I’m sitting outside the Apple store, drinking my pumpkin smoothie, and waiting for the people I came with to drag themselves away from all the glowing LCDs. They stare, they coo, they giggle. I’ve grown bored after a mere 90 minutes playing with Panther, plus another 15 minutes falling madly in love with the new 40G iPods, and another 10 minutes of fending off the 4 years old who kept trying to excerpt my bean bag chair so they could play the Finding Nemo game. The doors opened nearly 2 hours ago, but the line of people waiting to get in still stretches around the block, probably another 200 people who have been waiting on a brisk Seattle night for a look at the new MacOS, and maybe a chance to get 10% off. Thankfully Apple is generously supplying the entire neighborhood with fast, clean wireless signal.

Enough About Me

I can hear you, growing resltess, enough about you, and your damn pumpkin smoothie (it was excellent by the way, love this time of the year), tell me about Panther! It seduced me. I went in expecting to be underwhelmed, as I always do, years of conditioning both by computers, and by society at large has trained me to be jaded and cynical about corporations and their products, and Apple keeps surprising me. Few things live up to my expectations, and Apple keeps exceeding them. The new finder, I was underwhelmed by the idea and the screen shoots, but it feels natural and smooth. The integrated search threatens to put my newly beloved LaunchBar out of business, and the strong emphasis on the remote disks accurately reflects, not the current state of network use, but where we’re all going (as Apple is so good at).

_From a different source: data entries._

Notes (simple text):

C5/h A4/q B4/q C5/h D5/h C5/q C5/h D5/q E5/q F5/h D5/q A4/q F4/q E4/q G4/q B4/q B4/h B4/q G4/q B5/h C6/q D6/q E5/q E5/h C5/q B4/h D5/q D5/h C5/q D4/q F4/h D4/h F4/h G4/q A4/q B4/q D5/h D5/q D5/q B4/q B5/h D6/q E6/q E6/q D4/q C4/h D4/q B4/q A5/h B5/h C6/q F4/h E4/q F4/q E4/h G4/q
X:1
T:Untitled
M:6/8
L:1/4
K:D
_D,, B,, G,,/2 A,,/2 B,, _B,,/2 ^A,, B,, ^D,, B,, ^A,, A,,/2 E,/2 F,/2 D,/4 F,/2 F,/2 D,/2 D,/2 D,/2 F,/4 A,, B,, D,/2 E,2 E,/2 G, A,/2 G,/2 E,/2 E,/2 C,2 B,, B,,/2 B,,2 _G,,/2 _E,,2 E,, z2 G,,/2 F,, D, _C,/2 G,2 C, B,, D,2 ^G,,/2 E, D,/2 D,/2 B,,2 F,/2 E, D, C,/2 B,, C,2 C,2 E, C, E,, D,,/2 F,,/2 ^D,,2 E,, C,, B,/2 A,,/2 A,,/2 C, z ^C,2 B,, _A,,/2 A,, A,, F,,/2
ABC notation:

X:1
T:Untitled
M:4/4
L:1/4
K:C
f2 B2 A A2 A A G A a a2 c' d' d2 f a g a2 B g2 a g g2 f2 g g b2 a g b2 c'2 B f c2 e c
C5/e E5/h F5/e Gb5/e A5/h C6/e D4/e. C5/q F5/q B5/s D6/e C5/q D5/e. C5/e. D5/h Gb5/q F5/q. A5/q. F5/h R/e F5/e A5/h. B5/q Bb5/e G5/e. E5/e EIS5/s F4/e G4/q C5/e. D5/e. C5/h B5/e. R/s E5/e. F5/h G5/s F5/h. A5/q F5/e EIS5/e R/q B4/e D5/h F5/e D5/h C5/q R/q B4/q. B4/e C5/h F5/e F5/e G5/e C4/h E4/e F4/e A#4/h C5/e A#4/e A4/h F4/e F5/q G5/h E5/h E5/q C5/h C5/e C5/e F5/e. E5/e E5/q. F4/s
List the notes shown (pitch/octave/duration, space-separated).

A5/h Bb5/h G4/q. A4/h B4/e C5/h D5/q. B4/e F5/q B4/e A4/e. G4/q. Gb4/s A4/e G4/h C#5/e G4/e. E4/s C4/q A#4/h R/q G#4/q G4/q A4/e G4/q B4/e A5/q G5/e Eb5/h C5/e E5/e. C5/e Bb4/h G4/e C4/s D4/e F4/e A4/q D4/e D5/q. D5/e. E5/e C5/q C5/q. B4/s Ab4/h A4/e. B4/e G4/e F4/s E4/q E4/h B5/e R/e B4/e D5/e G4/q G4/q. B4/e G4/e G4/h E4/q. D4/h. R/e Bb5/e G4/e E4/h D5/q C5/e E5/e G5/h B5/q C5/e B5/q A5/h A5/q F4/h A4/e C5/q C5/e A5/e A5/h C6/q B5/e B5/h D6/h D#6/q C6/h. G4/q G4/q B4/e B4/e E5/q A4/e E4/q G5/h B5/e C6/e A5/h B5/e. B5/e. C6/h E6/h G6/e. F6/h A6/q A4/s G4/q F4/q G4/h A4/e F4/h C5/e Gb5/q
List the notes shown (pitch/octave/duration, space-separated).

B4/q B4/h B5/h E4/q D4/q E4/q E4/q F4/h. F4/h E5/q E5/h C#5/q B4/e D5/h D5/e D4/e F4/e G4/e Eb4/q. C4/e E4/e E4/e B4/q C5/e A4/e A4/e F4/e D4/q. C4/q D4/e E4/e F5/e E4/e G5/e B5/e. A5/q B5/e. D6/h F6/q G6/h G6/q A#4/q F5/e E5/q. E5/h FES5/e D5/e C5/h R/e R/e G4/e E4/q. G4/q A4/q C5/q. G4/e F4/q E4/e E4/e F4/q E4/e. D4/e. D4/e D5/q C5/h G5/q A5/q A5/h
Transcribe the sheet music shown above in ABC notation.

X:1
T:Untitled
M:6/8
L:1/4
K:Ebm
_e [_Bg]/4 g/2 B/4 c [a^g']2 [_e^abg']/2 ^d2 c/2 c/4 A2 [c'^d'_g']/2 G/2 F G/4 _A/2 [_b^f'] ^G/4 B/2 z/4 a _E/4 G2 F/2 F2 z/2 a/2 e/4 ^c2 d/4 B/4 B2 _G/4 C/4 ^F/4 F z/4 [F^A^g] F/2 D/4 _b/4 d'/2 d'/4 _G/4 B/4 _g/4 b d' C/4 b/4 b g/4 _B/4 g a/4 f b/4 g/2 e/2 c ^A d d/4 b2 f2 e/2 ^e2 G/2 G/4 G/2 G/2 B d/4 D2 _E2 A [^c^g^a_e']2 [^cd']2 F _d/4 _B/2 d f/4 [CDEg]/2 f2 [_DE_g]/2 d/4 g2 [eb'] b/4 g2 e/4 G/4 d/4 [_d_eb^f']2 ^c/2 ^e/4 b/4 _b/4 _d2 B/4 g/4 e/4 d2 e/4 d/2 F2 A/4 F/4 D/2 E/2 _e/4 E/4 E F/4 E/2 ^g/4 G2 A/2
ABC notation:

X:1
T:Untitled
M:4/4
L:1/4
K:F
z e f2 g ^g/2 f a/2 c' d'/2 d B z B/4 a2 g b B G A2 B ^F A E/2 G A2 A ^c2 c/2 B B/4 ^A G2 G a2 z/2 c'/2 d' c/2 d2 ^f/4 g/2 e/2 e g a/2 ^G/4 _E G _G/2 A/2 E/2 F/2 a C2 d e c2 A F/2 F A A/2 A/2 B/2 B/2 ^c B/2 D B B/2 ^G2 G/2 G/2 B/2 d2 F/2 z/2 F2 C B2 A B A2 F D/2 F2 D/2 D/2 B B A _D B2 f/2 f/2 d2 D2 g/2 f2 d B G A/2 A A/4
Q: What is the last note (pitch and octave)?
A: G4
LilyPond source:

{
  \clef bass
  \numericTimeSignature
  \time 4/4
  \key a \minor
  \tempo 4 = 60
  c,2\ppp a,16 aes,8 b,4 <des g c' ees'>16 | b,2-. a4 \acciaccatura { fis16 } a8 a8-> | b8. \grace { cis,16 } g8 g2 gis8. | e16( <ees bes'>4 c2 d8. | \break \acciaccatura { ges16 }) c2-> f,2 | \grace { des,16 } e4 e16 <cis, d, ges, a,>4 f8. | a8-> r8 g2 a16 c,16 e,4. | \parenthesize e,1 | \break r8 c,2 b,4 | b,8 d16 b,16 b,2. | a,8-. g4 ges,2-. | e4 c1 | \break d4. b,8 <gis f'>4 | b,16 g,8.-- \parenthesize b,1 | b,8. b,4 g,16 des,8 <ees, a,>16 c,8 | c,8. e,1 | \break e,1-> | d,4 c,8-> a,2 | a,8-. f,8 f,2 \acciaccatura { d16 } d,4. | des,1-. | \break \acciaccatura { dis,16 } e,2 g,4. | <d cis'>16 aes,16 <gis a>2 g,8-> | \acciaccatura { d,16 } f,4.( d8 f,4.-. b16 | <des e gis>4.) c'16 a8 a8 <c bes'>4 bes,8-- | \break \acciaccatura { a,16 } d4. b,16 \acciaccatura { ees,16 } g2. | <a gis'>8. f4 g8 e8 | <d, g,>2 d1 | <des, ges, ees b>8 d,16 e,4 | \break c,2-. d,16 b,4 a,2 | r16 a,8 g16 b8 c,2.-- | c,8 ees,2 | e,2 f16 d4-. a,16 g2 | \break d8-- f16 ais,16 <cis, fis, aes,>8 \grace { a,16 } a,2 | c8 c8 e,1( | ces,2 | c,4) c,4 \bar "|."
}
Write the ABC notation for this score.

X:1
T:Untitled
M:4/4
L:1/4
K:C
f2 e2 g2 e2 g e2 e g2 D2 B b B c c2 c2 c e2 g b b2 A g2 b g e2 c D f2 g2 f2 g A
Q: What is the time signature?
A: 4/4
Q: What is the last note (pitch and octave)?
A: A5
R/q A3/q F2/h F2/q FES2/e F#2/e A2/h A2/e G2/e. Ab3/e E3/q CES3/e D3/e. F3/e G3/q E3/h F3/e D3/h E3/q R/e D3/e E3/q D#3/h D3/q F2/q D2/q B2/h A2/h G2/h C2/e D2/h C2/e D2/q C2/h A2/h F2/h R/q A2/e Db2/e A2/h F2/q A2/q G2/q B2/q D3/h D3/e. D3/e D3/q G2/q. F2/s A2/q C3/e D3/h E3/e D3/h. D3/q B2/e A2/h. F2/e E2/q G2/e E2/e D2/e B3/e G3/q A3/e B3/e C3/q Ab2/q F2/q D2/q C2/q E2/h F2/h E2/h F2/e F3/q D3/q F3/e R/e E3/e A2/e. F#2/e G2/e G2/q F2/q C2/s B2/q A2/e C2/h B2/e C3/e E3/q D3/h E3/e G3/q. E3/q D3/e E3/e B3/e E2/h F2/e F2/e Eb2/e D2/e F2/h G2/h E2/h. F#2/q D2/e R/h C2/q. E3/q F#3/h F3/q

Expose is brilliant, seeing demos doesn’t do it justice, it works wonderfully well, I might not need to use virtual workspaces after all. What I never understood is you can zoom out to fit all open windows, or just windows from a single app. Very very nice. And it seemed as snappy on the new G4 iBooks as it did on the dual GHz G5 screamers. (unless of course you held down shift which flids it over into pure eye candy mode)

Not crazy about the new app switcher, I think Windows still has the edge in this one last feature, I don’t understand why Apple has been chronically unable to get this right, but they are getting closer.

Here comes Otts, got to run, see Mark’s review for more info.

Mac OS X 10.3 (Panther) is out. I took a few screenshots and wrote up a few thoughts. OK, I took 100 screenshots and wrote 11 pages.

Oh, they didn’t have Xcode installed btw, so no report on that.